The evidence shows that the vast bulk of retired Australians have an adequate income and feel financially comfortable, and Grattan modelling shows that the vast bulk of working-age Australians can look forward to a standard of living in retirement at least the equal of their standard of living while working.

Retirement incomes also remain adequate for most Australians even when they work part-time or take significant career breaks, such as to care for children. When careers are interrupted, workers save less super, but will tend to get larger part-pensions, offsetting much of any potential fall in retirement incomes.

This good-news story has policy implications: in particular, the proposed increase in compulsory super from 9.5 per cent of wages now to 12 per cent by 2025 should be abandoned, because it would cost the budget billions of dollars in super tax breaks, it would harm pensioners, it would not actually help the typical worker, and it would widen the gender gap in retirement incomes.

And since retirement incomes are broadly adequate, there is room to reduce excessively generous tax breaks that largely benefit wealthier Australians who have the resources to fund their own retirement. Reducing super tax breaks could save the budget more than $4 billion a year. Reducing age-based tax breaks could save another $1 billion a year.

But the retirement incomes story is not all good news: as we show in this submission to the Federal Government’s Retirement Income Review, the system is failing too many poorer Australians, especially low-income women and especially retirees who rent.
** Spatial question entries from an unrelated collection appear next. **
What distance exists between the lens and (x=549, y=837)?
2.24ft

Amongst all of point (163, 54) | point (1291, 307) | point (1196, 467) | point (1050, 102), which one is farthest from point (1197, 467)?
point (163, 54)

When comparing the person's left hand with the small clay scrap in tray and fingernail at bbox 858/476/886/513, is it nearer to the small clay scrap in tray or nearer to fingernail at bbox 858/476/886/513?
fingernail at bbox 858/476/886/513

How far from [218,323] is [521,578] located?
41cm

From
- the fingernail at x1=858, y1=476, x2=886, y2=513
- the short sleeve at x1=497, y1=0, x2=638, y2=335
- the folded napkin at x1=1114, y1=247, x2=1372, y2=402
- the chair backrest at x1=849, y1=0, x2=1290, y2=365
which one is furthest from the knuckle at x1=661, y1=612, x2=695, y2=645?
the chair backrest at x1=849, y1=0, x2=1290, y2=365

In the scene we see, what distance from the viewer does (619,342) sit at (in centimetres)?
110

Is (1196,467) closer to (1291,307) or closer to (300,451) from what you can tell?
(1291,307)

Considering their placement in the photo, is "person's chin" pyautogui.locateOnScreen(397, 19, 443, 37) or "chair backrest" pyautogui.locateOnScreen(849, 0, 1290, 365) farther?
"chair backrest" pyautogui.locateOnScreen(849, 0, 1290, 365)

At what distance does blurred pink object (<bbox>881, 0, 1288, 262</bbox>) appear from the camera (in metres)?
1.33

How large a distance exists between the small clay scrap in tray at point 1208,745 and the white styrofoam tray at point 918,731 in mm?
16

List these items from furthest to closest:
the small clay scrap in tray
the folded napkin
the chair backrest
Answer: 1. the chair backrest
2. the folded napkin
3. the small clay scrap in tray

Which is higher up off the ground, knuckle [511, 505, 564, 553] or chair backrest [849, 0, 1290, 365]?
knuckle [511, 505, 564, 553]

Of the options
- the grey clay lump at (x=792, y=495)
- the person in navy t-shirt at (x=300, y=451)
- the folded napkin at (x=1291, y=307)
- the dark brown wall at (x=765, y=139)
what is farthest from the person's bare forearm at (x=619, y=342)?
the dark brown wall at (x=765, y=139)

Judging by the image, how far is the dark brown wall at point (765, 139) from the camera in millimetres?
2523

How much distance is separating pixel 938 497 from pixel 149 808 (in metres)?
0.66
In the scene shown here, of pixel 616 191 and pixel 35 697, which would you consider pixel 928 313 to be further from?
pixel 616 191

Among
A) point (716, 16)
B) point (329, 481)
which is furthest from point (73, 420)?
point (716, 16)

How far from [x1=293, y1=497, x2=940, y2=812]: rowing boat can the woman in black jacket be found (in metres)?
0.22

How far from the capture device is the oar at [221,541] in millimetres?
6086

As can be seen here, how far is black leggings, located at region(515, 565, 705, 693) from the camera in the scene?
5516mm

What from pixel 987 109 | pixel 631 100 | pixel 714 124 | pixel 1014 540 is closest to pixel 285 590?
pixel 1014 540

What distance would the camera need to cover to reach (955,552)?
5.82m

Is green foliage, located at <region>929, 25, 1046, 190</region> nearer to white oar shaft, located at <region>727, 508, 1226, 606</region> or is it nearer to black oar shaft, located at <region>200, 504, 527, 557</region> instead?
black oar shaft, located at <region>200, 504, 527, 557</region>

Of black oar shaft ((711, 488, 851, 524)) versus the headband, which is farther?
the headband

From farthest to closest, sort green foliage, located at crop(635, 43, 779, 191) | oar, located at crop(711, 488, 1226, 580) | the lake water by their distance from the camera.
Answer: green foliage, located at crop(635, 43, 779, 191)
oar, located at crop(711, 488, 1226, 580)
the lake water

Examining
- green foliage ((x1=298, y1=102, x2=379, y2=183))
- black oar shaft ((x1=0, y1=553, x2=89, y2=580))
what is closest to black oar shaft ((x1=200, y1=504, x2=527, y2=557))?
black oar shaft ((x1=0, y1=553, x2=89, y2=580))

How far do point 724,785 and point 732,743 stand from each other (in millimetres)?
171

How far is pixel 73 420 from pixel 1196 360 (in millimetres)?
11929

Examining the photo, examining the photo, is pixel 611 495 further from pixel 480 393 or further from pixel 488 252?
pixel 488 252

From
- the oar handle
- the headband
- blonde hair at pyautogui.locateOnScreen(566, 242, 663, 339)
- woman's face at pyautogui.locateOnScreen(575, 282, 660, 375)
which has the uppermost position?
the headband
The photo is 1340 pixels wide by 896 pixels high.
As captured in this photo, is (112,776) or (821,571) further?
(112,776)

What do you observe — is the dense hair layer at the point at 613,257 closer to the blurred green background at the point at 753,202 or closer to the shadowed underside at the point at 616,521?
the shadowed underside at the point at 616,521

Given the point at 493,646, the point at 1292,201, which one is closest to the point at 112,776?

And the proportion of retirees who rent and are therefore at risk of poverty in retirement will increase in future because home-ownership is falling, especially among the young and the poor.

Forcing the entire workforce to save more for their retirement by increasing compulsory super is not the way to prevent senior Australians suffering poverty in their later years.

Instead, our submission details specific, targeted policy recommendations to tackle this growing problem and make our retirement incomes system work even better, including: lifting Commonwealth Rent Assistance immediately by 40 per cent; boosting Newstart by at least $75 a week; relaxing the taper rate for the Age Pension assets test; including more of the value of the family home in the pension assets test; and ensuring that the super funds cut their fees.